— What is being asked —
Can you write out the material word for word, starting with the line containing "In the depicted" and ending with the line containing "4. point 187,189", including both of those lines?

(Scene-based spatial questions)
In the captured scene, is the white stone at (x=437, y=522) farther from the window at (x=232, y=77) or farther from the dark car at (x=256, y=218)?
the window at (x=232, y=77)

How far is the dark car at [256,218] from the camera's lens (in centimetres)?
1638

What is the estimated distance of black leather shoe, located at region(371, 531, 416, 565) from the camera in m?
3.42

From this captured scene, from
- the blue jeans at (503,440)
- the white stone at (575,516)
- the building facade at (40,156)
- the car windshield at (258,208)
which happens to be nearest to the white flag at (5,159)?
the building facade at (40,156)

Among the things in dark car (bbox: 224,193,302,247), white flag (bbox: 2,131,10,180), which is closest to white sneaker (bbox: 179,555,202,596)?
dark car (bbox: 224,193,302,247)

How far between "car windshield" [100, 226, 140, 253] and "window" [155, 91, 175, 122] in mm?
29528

---

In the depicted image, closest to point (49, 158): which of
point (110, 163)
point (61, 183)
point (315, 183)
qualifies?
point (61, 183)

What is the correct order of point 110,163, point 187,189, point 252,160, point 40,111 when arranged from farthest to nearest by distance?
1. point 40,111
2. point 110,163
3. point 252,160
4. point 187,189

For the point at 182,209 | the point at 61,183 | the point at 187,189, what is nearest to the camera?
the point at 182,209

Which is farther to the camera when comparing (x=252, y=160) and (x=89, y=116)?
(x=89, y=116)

* * *

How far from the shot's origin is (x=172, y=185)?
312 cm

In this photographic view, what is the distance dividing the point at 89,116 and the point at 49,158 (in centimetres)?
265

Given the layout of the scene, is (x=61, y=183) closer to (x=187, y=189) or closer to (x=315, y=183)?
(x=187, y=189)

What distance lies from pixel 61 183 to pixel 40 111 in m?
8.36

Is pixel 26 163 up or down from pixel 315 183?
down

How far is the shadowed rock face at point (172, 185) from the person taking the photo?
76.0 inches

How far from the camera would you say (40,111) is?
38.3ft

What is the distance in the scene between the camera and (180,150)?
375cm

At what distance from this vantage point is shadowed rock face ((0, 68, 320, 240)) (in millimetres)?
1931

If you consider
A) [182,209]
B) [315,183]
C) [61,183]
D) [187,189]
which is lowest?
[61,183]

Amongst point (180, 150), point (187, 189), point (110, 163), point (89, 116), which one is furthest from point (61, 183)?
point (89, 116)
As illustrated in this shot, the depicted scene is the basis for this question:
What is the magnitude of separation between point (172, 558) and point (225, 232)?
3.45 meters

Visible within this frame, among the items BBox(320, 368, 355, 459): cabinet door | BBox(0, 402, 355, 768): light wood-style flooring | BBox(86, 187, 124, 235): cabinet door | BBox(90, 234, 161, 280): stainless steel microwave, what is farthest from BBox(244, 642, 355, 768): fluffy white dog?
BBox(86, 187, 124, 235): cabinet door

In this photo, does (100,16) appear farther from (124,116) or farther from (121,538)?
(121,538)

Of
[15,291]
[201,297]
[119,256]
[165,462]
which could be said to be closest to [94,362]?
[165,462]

— Final result —
In the depicted image, closest to point (49, 158): which of
point (110, 163)
point (61, 183)
point (315, 183)
qualifies?
point (61, 183)

What is the correct order of point 110,163, point 187,189, point 252,160, point 40,111 when arranged from farthest to nearest by distance?
1. point 40,111
2. point 110,163
3. point 252,160
4. point 187,189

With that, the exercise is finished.